Au Xième siècle, voilà que débarque Guido d’Arezzo. Ce moine italien a l’idée, pour aider ses élèves à mémoriser les intervalles, d’utiliser cette chanson :
Il a repéré que chaque phrase de l’hymne commence un peu plus haut que la précédente. Il a donc décidé de donner à chacune des notes de début de phrase le nom de la syllabe qui est chantée à ce moment-là.

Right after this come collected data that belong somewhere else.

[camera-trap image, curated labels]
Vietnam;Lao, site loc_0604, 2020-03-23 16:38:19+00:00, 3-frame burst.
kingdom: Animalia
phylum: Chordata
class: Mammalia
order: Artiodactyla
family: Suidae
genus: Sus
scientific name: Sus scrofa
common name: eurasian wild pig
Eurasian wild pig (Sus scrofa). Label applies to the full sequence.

Et voilà ce que ça donne :

Ut queant laxis
Resonare fibris
Mira gestorum
Famuli tuorum
Solve polluti
Labii reatum
Sancte
Iohannes

Vous ne remarquez rien ?

Ben oui ! Les six premières syllabes  » Ut, Re, Mi, Fa, Sol, La  » sont devenues les noms de nos notes
…enfin presque !

Parce qu’il a fallu attendre 1635 pour qu’un musicien italien, Giovanni Battista Doni, remplace Ut (pas facile à chanter) par Do.

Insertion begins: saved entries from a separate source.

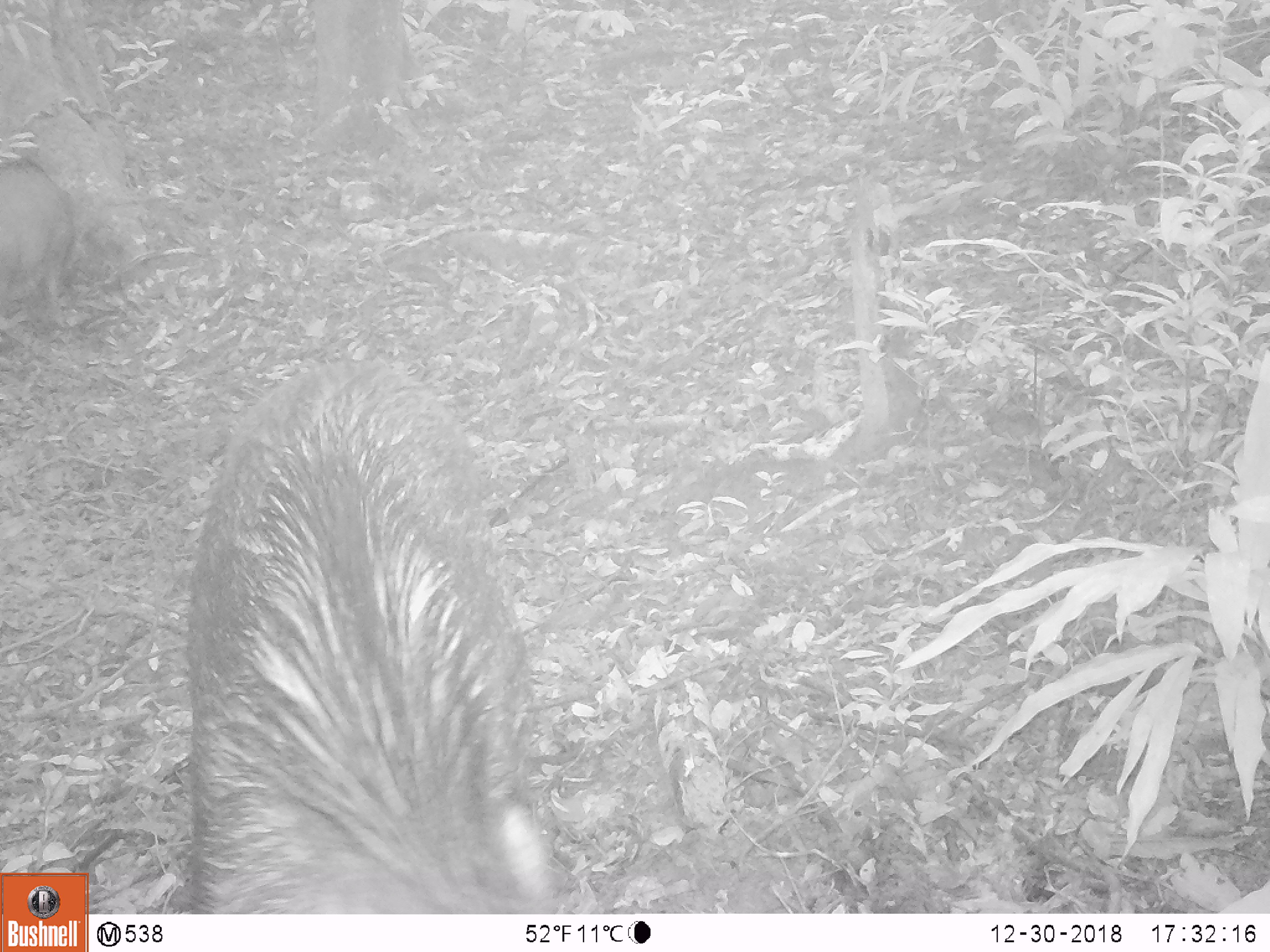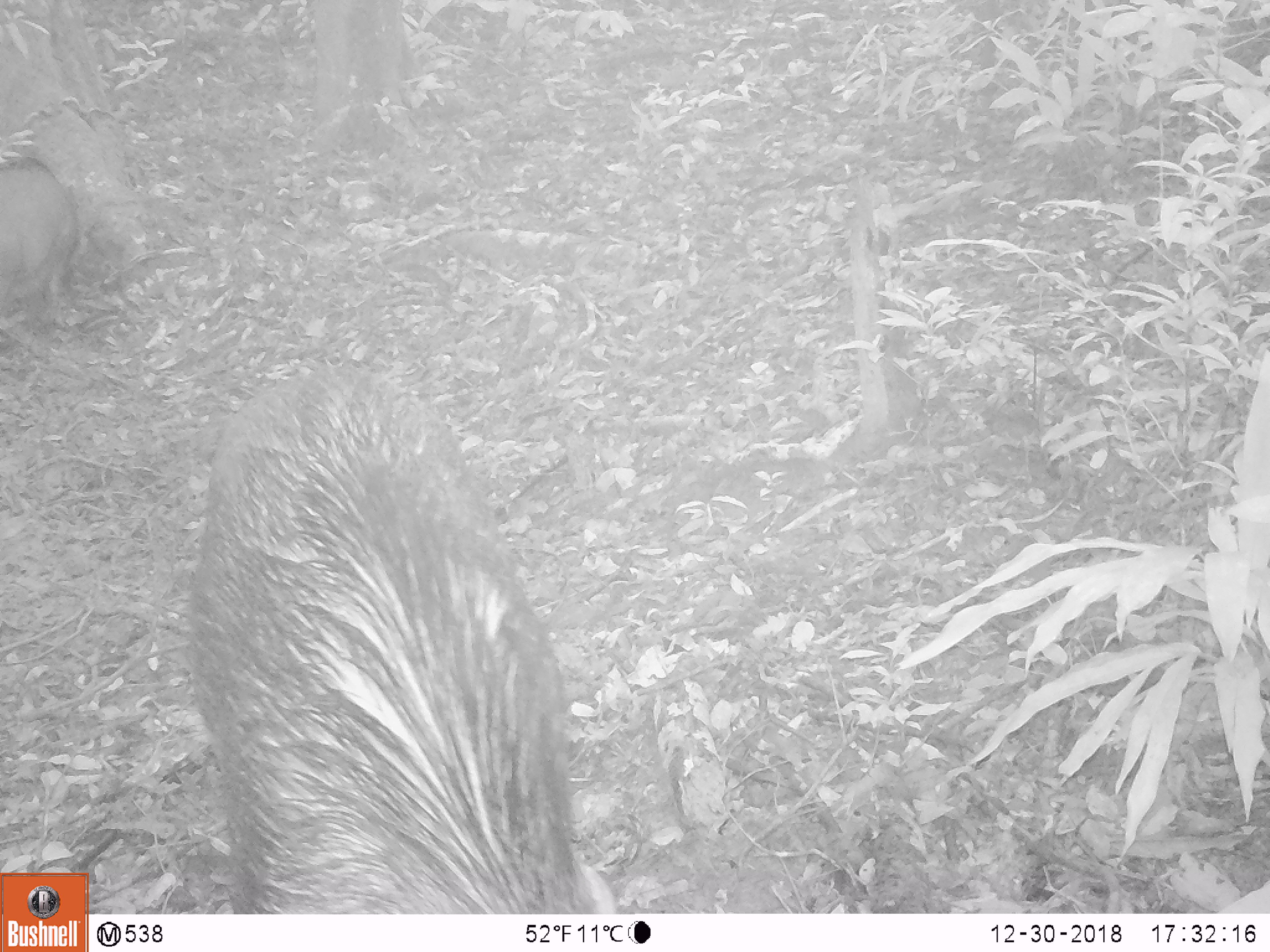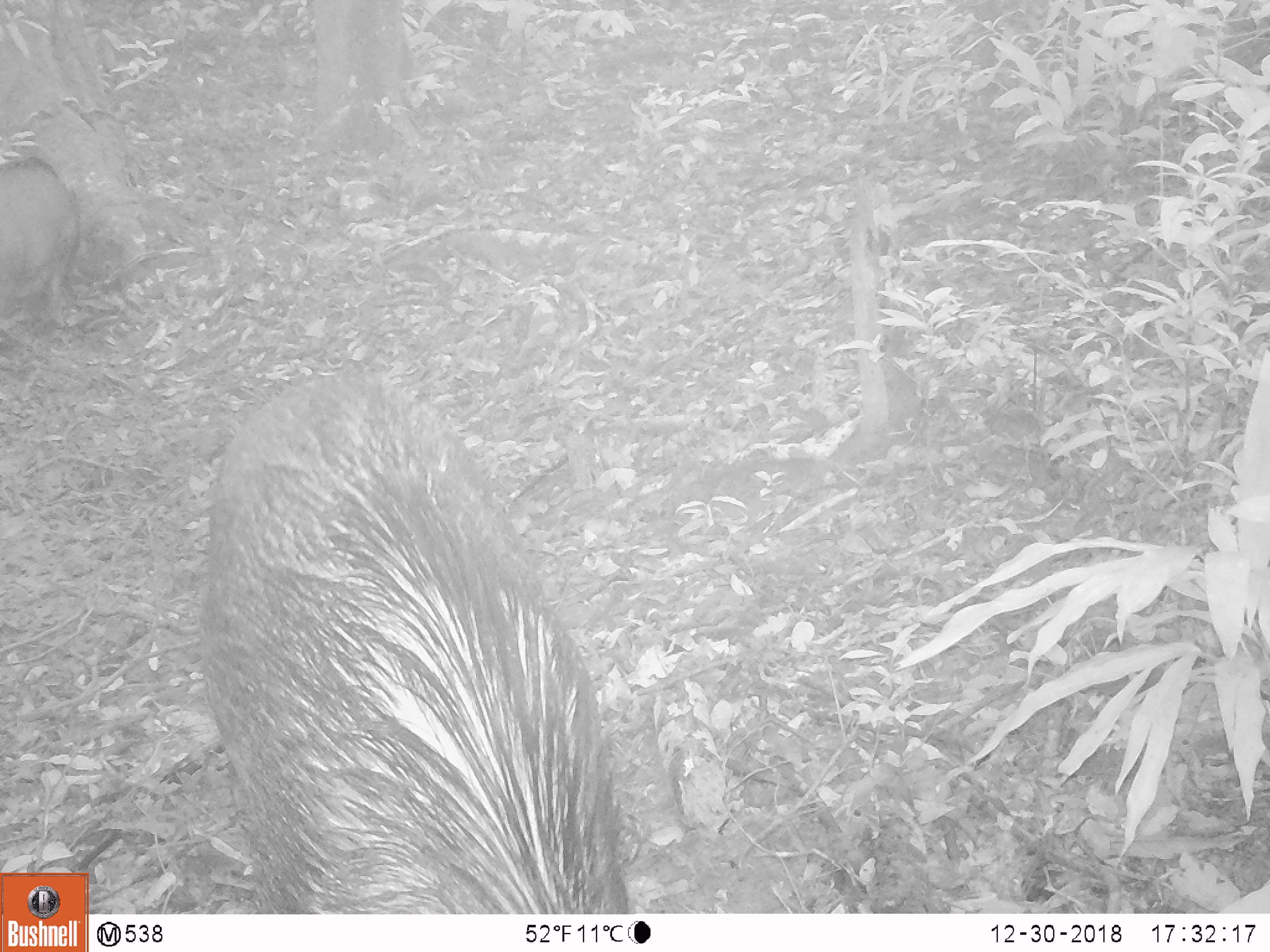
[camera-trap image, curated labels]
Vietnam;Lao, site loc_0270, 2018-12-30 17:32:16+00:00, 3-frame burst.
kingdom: Animalia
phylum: Chordata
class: Mammalia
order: Artiodactyla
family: Suidae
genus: Sus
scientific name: Sus scrofa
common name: eurasian wild pig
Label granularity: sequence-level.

Modestement, ce musicien a proposé son propre nom :
Doni Do ! Et hop ! on va se gêner, tiens !
(heureusement qu’il ne s’appelait pas Utrillo)

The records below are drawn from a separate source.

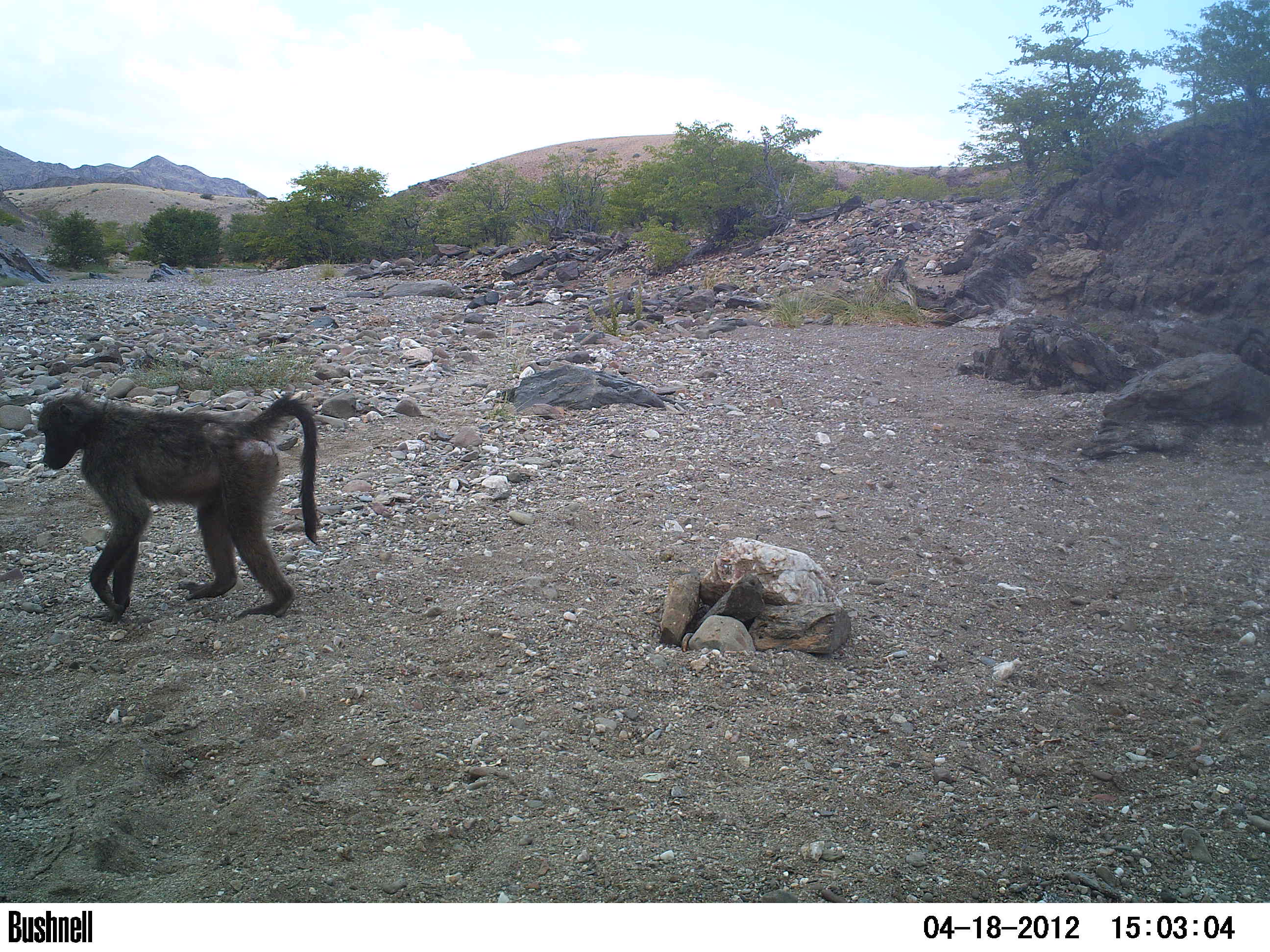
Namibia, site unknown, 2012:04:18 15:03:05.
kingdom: Animalia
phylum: Chordata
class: Mammalia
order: Primates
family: Cercopithecidae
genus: Papio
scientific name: Papio anubis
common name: olive baboon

Quant au Si, il est apparu encore plus tard, à partir des initiales S et I de Sancte Ioannes.
(oui, l’hymne à Saint Jean Baptiste Sancte Ioannes du début, vous vous souvenez ?)

Et voilà : notre gamme était née : six notes puis sept !
Une petite astuce linguistique à l’origine de toute la musique occidentale.

Fanny la fourmi :
https://www.youtube.com/watch?v=UT9PPiqIBzY

Quand je vois passer un bateau :
Guy Bontempelli, auteur-compositeur est mort ce mardi à Marseille à l’âge de 74 ans. Il habitait Buis-les-Baronnies dans le Sud Drôme. Ami de Jean Ferrat, ses chansons ont été interprétées par Françoise Hardy, Juliette Gréco, Dalida, Mireille Mathieu et bien d’autres voix célèbres.
https://www.youtube.com/watch?v=tQIQH2ODoco

Henri Dès « La Si Do des crapauds »:
https://www.youtube.com/watch?v=BftdRgWxu-E


Et Dieu, dans tout ça ?

On observe que dans toute cette affaire, on est en mode majeur, qu’il n’y a ni dièse ni bémol, et que ces notes correspondent aux touches blanches du clavier.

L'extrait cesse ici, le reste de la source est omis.